Introduction

Site-specific transgene integration is primarily implemented by homology-directed repair (HDR) and non-homology end joining (NHEJ) pathways [1]. The precise introduction of foreign DNA to endogenous target sites through the HDR pathway is time-consuming and cumbersome as it requires the cloning of the homology arms for every gene. Also, since this method can only exert its effect in the S/G2 cell phase, its efficiency is low, especially in non-dividing cells [2]. Accurate site-specific gene insertions could also be mediated via a method called Obligate Ligation-Gated Recombination (ObLiGaRe) through the efficient NHEJ pathway using zinc-finger nucleases (ZFNs) or Tale nucleases (TALENs) [3], but its wide application is limited by both high cost and complicated design. CRISPR/Cas9 also enables convenient and efficient knock-in of external DNA cassettes at target sites in zebrafish [4, 5], mammalian cells [6,7,8], and so on via NHEJ pathway; however, the junctions between the external DNA and the genome usually contain various mutations.
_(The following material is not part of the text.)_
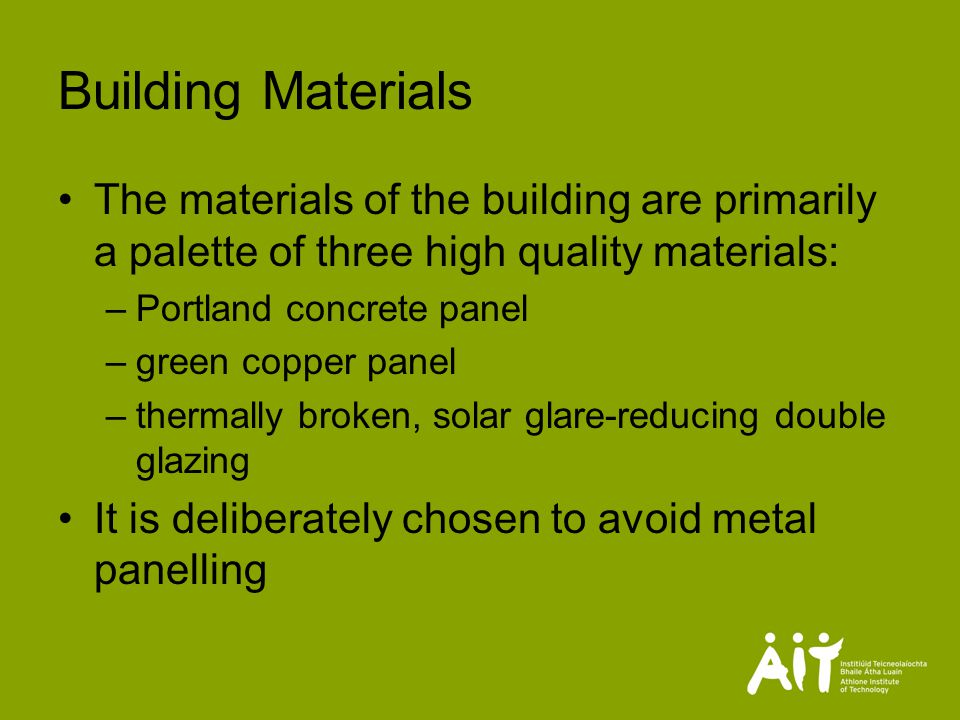 Building Materials The materials of the building are primarily a palette of three high quality materials: –Portland concrete panel –green copper panel –thermally broken, solar glare-reducing double glazing It is deliberately chosen to avoid metal panelling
Several efforts have aimed to optimize this system, such as controlling the expression of Cas9 protein via fusion of FKBP12-L106P destabilization domain to Cas9 [9] and cleaving both donor and target sites with the same sgRNA via homology-independent target integration (HITI) strategy [10].

Cas12a, as a newly identified RNA-guided nuclease of the Cas12 family, has several distinct advantages in comparison with Cas9, such as lower mismatch tolerance and greater specificity [11, 12]. Cas12a can process its CRISPR RNAs (CrRNAs) array into mature CrRNAs, and this facilitates concurrent targeting of multiple genes, which distinguishes it from Cas9 [13, 14]. Another difference between these two nucleases is that Cas9 and Cas12a generate blunt and sticky ends, respectively [15, 16]. Cas12a mainly cuts at the 18th base site of the non-complementary strand and the 23rd base site of the complementary strand downstream of the PAM sequence, generating a 5-nt overhang when the spacer length is 20 nt or longer. When the spacer length is shorter than 20 nt, Cas12a mainly cleaves after the 14 nt on the non-complementary strand and the 22 nt on the complementary strand. This feature makes Cas12a a useful tool similar to restriction enzymes for precise in vitro DNA assembly [17, 18]. The blunt-ended DSB generated by Cas9 is compatible with the Gibson assembly method, which relies on sequence homology for in vitro molecular cloning [19, 20]. Based on these in vitro comparison studies, we hypothesized that Cas12a may be used in mammalian cells for precise gene knock-in, with better accuracy than Cas9.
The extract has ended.